You have to give it clear direction on what to do, set up tests, review the code. In general, I find it's incredibly useful for figuring out a lot of the boilerplate, and figuring out things like APIs.

This is something I still like to do by hand. Especially when I'm using a new API. That stage of reading and understanding the API docs and finding undocumented issues (there's always tons) is important. I'll usually end up wrapping the API I'm interacting with in my own that behaves the way I expect for what I'm doing then use that.

I tried the LLM stuff a while ago and it just really rapidly devolved into my having no idea what was actually happening.

[-] yogthos@lemmygrad.ml 3 points 1 day ago

My use case is that I often need to work with services, and before I'd actually have to spin up the service, and try making curl calls to it to see how it actually works. Now, I can just ask the LLM to produce a curl or js call example, and it saves me a ton of time. It'll show exactly which params I need to pass, and the structure of the request and the response. Obviously, I still have to test all this end to end, but I can do that in the dev environment where all the services are running, instead of having to orchestrate everything on my machine while developing.

When I do get LLM to implement stuff, my approach is to just break things up into focused features, and then tell the agent to make a branch per feature, that makes it pretty easy to review the pull requests, because I know what the features is intended to do, and there isn't a mountain of code to go through.

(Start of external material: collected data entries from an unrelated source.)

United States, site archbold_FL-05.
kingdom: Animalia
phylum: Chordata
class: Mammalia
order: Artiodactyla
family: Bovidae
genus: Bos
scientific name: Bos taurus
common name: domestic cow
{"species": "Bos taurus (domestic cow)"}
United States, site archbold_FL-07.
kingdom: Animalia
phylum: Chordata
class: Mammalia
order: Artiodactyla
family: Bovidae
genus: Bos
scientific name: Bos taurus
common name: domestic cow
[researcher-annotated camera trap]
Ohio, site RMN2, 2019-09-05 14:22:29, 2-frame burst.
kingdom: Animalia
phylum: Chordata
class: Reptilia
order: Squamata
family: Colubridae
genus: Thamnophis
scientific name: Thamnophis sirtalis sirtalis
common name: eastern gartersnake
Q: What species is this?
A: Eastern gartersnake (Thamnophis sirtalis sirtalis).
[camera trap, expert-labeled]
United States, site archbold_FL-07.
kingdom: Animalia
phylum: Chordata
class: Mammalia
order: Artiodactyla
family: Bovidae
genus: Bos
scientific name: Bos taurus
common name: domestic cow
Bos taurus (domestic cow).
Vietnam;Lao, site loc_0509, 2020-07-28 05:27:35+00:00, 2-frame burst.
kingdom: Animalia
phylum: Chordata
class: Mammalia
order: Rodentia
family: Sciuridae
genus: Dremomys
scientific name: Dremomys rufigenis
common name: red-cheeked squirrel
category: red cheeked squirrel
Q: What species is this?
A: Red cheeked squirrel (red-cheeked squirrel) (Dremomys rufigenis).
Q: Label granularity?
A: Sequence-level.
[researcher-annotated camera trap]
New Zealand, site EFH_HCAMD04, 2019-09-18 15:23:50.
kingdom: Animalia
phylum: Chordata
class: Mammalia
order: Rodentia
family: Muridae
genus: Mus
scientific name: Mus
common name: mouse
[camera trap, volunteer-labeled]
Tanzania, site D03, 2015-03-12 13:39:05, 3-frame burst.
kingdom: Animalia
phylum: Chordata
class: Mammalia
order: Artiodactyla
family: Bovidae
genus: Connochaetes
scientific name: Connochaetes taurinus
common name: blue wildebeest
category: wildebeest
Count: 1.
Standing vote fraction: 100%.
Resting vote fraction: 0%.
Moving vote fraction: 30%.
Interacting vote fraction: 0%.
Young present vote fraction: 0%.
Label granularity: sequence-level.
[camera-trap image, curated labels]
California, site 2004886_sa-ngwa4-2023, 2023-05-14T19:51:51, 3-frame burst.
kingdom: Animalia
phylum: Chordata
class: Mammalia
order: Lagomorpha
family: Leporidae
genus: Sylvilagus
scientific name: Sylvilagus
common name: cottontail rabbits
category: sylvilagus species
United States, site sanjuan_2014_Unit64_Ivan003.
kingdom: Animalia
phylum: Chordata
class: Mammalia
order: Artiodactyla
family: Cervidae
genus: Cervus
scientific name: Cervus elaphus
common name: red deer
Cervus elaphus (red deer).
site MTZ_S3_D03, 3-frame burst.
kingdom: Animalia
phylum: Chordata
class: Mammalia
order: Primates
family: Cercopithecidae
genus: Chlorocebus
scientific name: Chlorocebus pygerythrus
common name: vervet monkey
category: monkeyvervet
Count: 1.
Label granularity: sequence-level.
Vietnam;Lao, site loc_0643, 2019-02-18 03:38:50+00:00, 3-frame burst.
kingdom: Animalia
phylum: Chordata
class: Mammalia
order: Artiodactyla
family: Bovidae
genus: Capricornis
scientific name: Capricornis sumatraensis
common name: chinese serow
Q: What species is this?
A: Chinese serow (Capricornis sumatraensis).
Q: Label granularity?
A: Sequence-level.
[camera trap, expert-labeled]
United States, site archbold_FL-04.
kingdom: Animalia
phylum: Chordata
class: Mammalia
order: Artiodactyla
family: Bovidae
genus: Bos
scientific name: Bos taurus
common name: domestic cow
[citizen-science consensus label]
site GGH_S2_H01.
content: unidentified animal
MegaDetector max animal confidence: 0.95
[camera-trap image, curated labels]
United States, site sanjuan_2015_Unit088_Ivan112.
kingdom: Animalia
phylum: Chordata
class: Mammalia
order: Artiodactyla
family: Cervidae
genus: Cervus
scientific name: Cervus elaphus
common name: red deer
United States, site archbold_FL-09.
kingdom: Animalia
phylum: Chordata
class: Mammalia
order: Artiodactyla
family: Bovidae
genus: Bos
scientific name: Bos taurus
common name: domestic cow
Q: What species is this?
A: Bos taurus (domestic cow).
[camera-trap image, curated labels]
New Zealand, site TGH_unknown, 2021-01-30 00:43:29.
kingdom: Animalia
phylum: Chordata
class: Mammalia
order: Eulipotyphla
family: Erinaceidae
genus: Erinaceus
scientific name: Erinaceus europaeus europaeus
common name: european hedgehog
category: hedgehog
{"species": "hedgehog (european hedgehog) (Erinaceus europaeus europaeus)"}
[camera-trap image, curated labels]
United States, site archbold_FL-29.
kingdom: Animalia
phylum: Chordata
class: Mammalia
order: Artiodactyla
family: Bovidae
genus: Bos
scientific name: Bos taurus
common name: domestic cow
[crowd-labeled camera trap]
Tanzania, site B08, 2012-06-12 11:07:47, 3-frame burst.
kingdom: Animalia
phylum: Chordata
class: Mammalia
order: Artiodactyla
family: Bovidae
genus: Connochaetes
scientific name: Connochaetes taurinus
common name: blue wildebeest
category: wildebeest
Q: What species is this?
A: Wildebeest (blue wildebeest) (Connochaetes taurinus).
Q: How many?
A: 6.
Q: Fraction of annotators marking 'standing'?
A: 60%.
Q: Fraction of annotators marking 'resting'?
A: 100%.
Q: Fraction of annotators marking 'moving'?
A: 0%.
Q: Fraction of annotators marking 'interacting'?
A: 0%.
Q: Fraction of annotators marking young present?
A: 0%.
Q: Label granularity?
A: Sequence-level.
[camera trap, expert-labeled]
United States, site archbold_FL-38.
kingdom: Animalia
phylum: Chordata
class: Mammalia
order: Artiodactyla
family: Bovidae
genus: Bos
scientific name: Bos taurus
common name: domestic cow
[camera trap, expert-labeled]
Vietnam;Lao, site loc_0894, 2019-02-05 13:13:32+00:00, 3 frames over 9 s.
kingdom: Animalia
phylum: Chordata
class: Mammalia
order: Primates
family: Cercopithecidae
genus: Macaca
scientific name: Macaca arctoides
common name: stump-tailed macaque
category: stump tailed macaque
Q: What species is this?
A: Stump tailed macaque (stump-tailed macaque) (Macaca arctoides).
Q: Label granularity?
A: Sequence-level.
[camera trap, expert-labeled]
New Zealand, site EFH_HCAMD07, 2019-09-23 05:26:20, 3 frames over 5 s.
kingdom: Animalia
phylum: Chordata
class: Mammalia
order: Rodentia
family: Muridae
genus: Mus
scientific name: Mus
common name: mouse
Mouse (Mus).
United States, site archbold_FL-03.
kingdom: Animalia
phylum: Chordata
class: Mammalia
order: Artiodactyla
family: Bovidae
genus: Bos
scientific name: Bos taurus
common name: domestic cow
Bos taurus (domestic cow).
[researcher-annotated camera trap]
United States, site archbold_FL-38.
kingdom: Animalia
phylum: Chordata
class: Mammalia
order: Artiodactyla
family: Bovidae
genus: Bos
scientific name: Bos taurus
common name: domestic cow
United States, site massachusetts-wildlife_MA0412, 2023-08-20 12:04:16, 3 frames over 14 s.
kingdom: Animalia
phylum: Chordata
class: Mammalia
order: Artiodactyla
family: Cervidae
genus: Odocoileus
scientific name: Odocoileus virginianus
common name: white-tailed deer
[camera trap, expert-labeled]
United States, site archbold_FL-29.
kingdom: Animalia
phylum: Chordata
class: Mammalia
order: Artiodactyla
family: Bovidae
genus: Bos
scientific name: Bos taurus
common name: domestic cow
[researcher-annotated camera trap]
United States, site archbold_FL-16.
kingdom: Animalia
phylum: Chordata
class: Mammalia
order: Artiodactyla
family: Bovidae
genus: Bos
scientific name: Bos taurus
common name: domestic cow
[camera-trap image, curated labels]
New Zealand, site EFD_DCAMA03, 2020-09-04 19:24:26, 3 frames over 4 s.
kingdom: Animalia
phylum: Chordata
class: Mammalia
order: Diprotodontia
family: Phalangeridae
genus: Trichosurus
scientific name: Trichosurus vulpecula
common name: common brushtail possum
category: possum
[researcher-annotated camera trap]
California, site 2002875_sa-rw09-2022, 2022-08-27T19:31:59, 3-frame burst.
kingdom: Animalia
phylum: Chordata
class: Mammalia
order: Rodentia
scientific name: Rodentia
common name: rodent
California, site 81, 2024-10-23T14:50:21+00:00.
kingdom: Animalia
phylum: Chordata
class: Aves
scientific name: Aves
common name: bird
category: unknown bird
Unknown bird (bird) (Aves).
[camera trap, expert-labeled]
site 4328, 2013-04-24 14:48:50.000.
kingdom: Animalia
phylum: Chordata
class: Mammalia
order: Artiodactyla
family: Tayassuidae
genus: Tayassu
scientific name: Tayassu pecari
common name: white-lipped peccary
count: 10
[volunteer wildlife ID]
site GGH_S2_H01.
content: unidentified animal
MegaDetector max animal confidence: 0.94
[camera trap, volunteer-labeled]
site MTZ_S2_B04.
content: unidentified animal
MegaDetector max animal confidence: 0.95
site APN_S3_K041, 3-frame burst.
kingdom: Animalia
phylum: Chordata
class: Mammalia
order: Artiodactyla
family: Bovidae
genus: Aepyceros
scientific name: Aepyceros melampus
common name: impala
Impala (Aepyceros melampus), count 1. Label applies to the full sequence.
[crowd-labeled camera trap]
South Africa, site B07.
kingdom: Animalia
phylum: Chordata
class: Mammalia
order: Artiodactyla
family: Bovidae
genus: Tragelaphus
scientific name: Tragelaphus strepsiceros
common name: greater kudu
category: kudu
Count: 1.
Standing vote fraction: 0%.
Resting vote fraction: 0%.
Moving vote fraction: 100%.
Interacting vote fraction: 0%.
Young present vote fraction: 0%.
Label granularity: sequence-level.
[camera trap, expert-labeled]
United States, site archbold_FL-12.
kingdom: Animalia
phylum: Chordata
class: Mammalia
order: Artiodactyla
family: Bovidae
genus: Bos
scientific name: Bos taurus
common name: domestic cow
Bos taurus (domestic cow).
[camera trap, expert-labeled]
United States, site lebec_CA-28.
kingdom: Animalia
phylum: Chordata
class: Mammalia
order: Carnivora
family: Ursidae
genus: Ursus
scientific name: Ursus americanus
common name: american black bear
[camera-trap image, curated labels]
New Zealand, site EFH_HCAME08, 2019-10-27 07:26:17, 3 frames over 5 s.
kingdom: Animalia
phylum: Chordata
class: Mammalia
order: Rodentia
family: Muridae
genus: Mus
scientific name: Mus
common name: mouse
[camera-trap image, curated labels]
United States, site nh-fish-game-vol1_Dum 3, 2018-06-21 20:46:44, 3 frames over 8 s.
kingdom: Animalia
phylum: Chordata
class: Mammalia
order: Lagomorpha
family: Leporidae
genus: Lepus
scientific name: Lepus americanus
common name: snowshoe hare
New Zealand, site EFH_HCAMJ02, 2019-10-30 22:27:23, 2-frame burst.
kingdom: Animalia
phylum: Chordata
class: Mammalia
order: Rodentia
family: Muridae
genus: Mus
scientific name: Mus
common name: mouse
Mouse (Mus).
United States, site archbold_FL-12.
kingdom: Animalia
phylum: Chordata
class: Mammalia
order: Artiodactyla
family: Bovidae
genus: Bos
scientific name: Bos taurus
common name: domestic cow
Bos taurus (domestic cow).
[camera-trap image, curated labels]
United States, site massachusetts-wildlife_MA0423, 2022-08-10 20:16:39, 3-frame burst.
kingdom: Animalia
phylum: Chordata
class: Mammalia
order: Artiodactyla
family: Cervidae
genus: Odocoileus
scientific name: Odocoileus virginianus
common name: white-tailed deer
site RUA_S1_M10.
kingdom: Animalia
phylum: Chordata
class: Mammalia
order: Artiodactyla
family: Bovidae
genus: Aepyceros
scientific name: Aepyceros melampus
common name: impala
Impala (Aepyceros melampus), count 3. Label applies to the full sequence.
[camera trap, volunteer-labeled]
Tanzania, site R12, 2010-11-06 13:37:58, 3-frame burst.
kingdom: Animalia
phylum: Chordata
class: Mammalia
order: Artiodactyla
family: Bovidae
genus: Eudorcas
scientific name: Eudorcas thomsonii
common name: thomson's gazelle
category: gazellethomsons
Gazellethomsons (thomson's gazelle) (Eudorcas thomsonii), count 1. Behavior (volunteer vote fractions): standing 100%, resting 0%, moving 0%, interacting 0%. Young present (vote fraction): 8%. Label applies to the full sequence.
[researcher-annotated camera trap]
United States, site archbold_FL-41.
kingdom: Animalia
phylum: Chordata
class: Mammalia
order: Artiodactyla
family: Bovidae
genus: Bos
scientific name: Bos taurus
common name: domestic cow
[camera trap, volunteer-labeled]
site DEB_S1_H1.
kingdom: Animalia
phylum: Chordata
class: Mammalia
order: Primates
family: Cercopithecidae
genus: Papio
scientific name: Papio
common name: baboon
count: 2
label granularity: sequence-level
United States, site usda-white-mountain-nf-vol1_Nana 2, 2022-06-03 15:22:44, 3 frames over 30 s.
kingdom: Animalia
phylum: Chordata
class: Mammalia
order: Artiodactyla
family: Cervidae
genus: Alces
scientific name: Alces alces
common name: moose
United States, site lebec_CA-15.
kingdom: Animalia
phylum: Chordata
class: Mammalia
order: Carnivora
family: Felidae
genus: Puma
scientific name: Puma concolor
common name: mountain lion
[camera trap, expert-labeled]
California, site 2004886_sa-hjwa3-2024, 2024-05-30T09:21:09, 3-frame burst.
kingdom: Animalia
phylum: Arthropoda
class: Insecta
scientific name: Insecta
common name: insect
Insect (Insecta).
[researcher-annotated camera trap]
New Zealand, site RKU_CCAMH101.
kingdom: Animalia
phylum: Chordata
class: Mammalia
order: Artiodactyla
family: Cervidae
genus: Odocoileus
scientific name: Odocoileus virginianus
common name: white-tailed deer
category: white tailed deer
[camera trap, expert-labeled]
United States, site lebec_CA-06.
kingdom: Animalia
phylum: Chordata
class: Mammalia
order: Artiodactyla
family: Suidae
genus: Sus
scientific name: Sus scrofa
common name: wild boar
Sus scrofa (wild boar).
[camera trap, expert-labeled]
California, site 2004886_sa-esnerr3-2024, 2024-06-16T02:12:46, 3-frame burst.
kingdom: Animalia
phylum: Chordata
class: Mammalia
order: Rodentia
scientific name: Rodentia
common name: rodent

[-] invalidusernamelol@hexbear.net 2 points 1 day ago

That's fair, having a bunch of individual atomic features that you get around to eventually is better than full slop merging by far.

You have to stay in the loop or you'll get lost

[-] yogthos@lemmygrad.ml 3 points 1 day ago

Exactly, and that's why the human is the bottleneck in the whole process that can't be removed. Writing code isn't what takes the bulk of time when doing software development. It's figuring out what the code is already doing, what needs to be written, and how that's going to interact with the existing features. We get paid to think, and the LLM can't replace that.